Key Derivatives of Inverse Trigonometric Functions
| Function | Derivative |
|---|---|
| \( \arcsin x \) | \( \dfrac{1}{\sqrt{1-x^2}} \) |
| \( \arccos x \) | \( -\dfrac{1}{\sqrt{1-x^2}} \) |
| \( \arctan x \) | \( \dfrac{1}{1+x^2} \) |
Key Derivatives of Inverse Hyperbolic Functions
| Function | Derivative |
|---|---|
| \( \operatorname{arsinh} x \) | \( \dfrac{1}{\sqrt{1+x^2}} \) |
| \( \operatorname{arcosh} x \) | \( \dfrac{1}{\sqrt{x^2-1}} \) |
| \( \operatorname{artanh} x \) | \( \dfrac{1}{1-x^2} \) |
Important Technique
When differentiating expressions involving inverse functions:
- Apply the chain rule if the argument is not simply \( x \)
- Use the product rule where necessary
- Simplify square roots carefully
Example :
Differentiate
\( y = \arcsin x + x\sqrt{1-x^2} \).
▶️ Answer/Explanation
Differentiate each term separately.
First term:
\( \dfrac{d}{dx}(\arcsin x) = \dfrac{1}{\sqrt{1-x^2}} \)
Second term uses the product rule:
\( \dfrac{d}{dx}\!\left(x\sqrt{1-x^2}\right) = \sqrt{1-x^2} + x\!\left(-\dfrac{x}{\sqrt{1-x^2}}\right) \)
\( = \dfrac{1-2x^2}{\sqrt{1-x^2}} \)
Adding results:
\( \dfrac{dy}{dx} = \dfrac{1}{\sqrt{1-x^2}} + \dfrac{1-2x^2}{\sqrt{1-x^2}} \)
\( = 2\sqrt{1-x^2} \)
Conclusion: \( \dfrac{dy}{dx} = 2\sqrt{1-x^2} \).
Example :
Differentiate
\( y = \dfrac{1}{2}\operatorname{artanh}(x^2) \).
▶️ Answer/Explanation
Using the chain rule:
\( \dfrac{d}{dx}[\operatorname{artanh}(x^2)] = \dfrac{1}{1-x^4}\cdot 2x \)
Including the constant factor:
\( \dfrac{dy}{dx} = \dfrac{1}{2}\cdot \dfrac{2x}{1-x^4} = \dfrac{x}{1-x^4} \)

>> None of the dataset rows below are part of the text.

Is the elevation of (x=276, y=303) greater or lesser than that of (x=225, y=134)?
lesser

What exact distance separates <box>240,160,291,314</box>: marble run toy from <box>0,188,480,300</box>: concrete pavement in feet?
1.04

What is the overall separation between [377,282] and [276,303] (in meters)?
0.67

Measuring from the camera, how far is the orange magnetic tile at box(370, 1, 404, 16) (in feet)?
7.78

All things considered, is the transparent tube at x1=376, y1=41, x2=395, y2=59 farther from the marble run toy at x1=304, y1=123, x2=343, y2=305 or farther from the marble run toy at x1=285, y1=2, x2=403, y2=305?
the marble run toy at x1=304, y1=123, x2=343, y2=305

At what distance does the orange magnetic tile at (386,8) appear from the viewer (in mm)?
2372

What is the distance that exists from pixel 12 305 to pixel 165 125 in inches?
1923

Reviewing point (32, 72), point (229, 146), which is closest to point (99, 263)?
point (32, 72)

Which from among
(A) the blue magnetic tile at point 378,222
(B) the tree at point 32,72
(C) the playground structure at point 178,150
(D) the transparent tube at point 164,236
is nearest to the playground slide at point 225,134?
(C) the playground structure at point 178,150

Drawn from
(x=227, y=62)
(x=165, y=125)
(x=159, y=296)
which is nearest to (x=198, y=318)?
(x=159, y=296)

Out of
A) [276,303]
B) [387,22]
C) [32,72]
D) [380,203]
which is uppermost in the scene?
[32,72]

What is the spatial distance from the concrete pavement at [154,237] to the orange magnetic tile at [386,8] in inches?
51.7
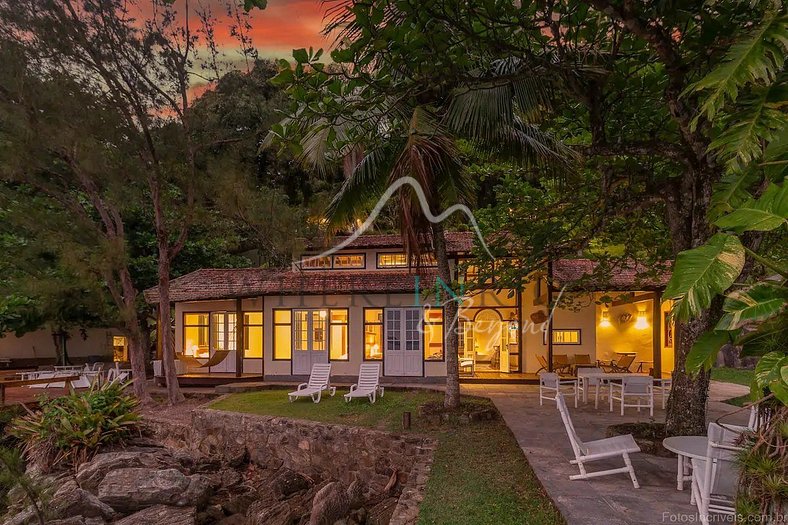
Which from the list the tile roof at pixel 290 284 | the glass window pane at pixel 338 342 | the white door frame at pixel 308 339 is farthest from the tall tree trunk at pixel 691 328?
the white door frame at pixel 308 339

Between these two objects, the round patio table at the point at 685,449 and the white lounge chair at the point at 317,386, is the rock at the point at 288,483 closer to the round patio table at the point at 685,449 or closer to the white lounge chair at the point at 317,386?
the white lounge chair at the point at 317,386

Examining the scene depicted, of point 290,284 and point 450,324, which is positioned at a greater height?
point 290,284

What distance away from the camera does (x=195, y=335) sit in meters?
17.6

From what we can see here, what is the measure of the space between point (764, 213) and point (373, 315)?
45.8 ft

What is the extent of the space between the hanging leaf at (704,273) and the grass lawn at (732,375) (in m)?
14.7

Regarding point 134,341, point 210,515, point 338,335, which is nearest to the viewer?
point 210,515

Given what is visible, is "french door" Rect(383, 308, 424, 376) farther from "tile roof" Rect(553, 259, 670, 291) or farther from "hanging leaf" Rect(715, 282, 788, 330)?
"hanging leaf" Rect(715, 282, 788, 330)

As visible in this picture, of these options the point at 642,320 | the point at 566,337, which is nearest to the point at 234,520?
the point at 566,337

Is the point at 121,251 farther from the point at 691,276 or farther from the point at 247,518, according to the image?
the point at 691,276

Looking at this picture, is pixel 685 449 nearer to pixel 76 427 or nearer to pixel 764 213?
pixel 764 213

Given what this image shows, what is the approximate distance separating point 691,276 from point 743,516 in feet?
4.31

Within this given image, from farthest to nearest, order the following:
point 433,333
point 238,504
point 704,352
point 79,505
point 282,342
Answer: point 282,342
point 433,333
point 238,504
point 79,505
point 704,352

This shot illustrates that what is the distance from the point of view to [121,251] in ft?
38.6

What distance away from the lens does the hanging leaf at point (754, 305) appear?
2.01m
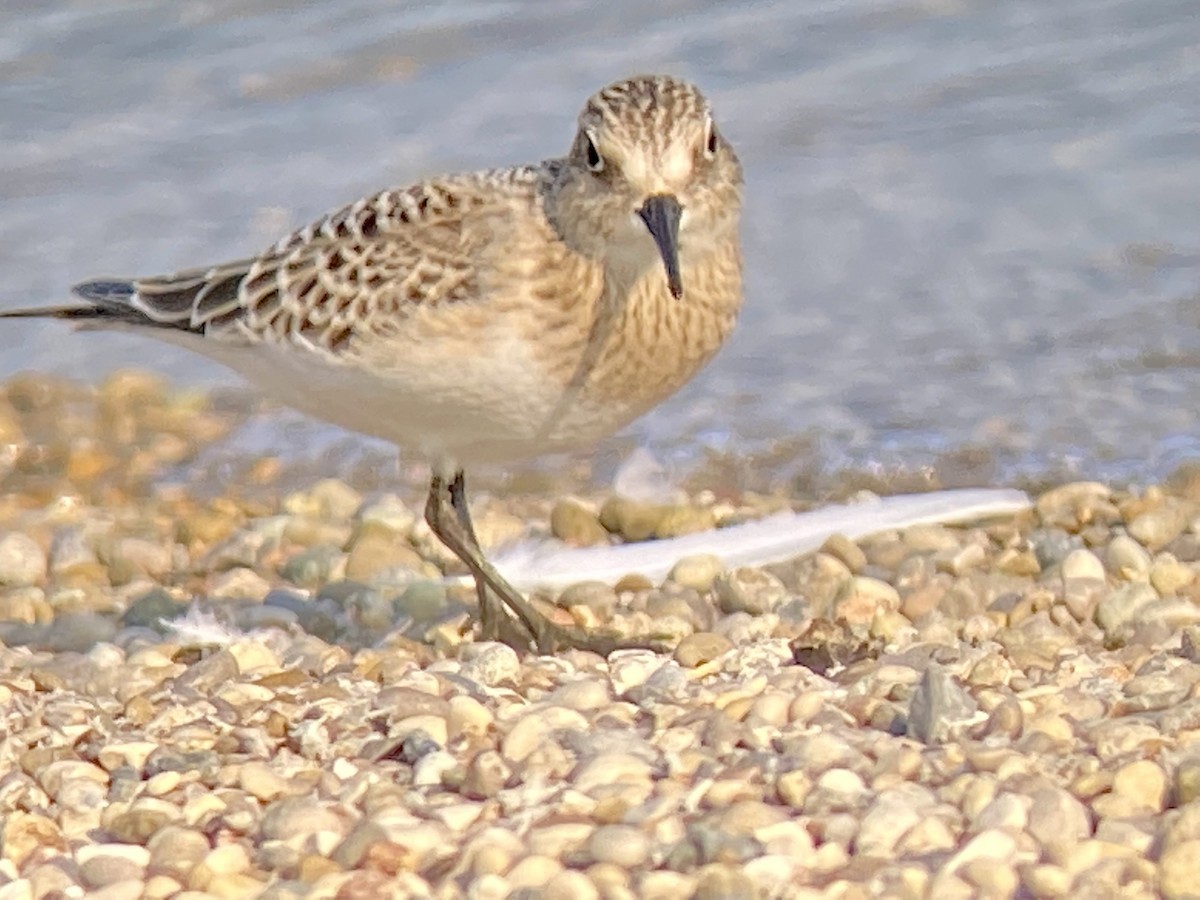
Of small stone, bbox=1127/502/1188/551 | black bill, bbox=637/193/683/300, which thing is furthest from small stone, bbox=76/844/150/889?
small stone, bbox=1127/502/1188/551

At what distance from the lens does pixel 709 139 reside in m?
5.15

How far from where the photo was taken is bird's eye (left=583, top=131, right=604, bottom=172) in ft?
16.7

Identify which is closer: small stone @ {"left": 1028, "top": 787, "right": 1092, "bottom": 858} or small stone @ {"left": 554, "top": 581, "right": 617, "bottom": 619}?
small stone @ {"left": 1028, "top": 787, "right": 1092, "bottom": 858}

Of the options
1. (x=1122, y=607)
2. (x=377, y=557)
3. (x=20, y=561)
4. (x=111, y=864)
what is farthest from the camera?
(x=20, y=561)

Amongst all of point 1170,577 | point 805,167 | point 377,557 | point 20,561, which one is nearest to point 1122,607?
point 1170,577

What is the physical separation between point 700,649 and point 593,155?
1119 millimetres

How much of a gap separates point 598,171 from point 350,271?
0.75m

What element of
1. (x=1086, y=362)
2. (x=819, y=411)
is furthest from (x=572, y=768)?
(x=1086, y=362)

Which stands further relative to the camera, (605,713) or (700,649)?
(700,649)

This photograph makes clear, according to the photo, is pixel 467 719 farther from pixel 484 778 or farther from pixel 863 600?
pixel 863 600

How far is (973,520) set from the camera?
6.40 m

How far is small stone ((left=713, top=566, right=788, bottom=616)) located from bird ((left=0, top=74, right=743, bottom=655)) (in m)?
0.39

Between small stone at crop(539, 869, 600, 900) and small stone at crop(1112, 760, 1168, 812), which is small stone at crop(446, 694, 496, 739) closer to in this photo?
small stone at crop(539, 869, 600, 900)

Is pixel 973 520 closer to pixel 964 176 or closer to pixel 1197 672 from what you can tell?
pixel 1197 672
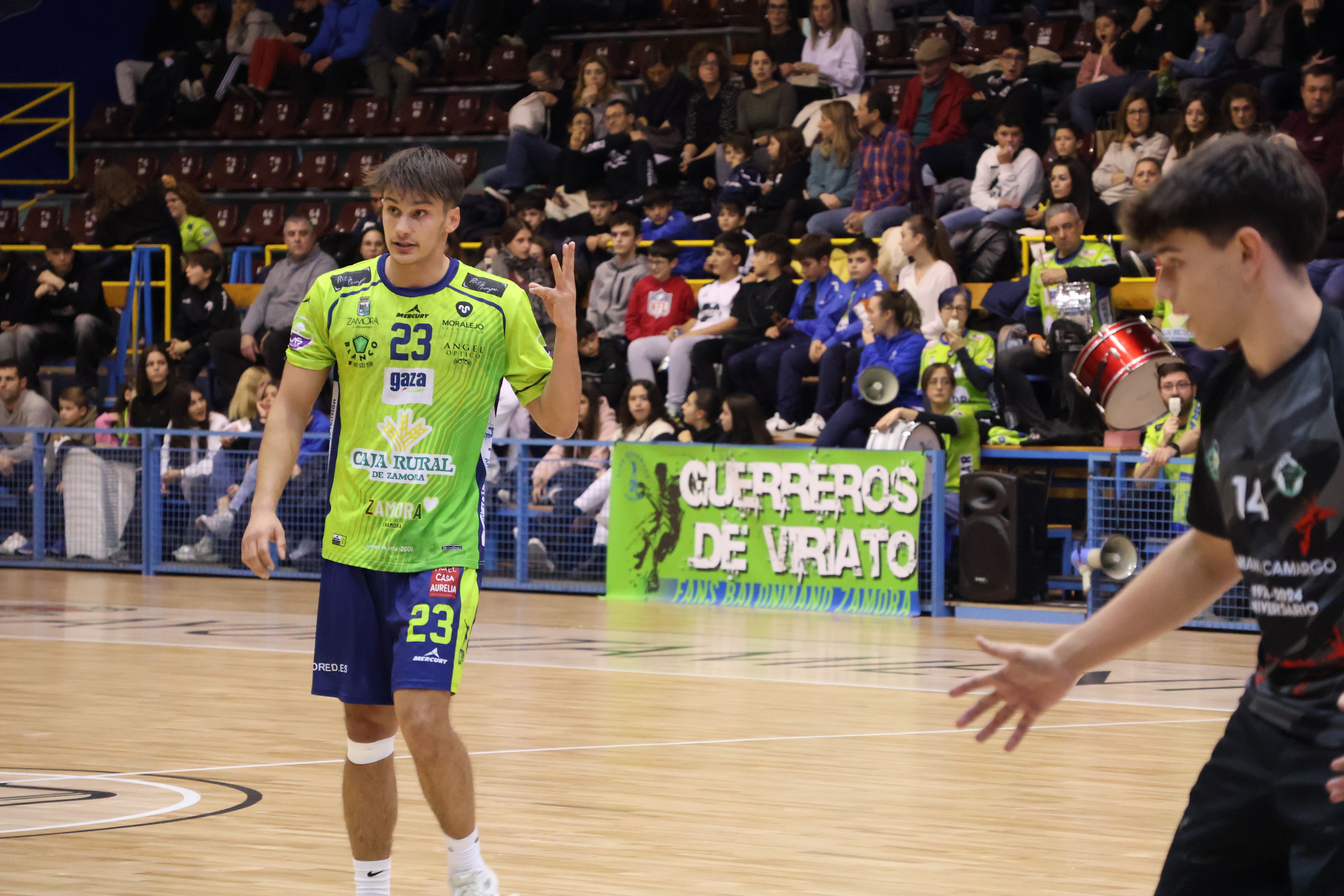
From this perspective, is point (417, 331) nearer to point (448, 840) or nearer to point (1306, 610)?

Conclusion: \( \dfrac{dy}{dx} = \dfrac{x}{1-x^4} \).
Example :
Differentiate
\( y = x\,\operatorname{arsinh} x \).
▶️ Answer/Explanation
Use the product rule.
Let
\( u = x,\quad v = \operatorname{arsinh} x \)
Then
\( \dfrac{du}{dx} = 1 \)
\( \dfrac{dv}{dx} = \dfrac{1}{\sqrt{1+x^2}} \)
Applying the product rule:
\( \dfrac{dy}{dx} = \operatorname{arsinh} x + \dfrac{x}{\sqrt{1+x^2}} \)
Conclusion: The derivative is \( \operatorname{arsinh} x + \dfrac{x}{\sqrt{1+x^2}} \).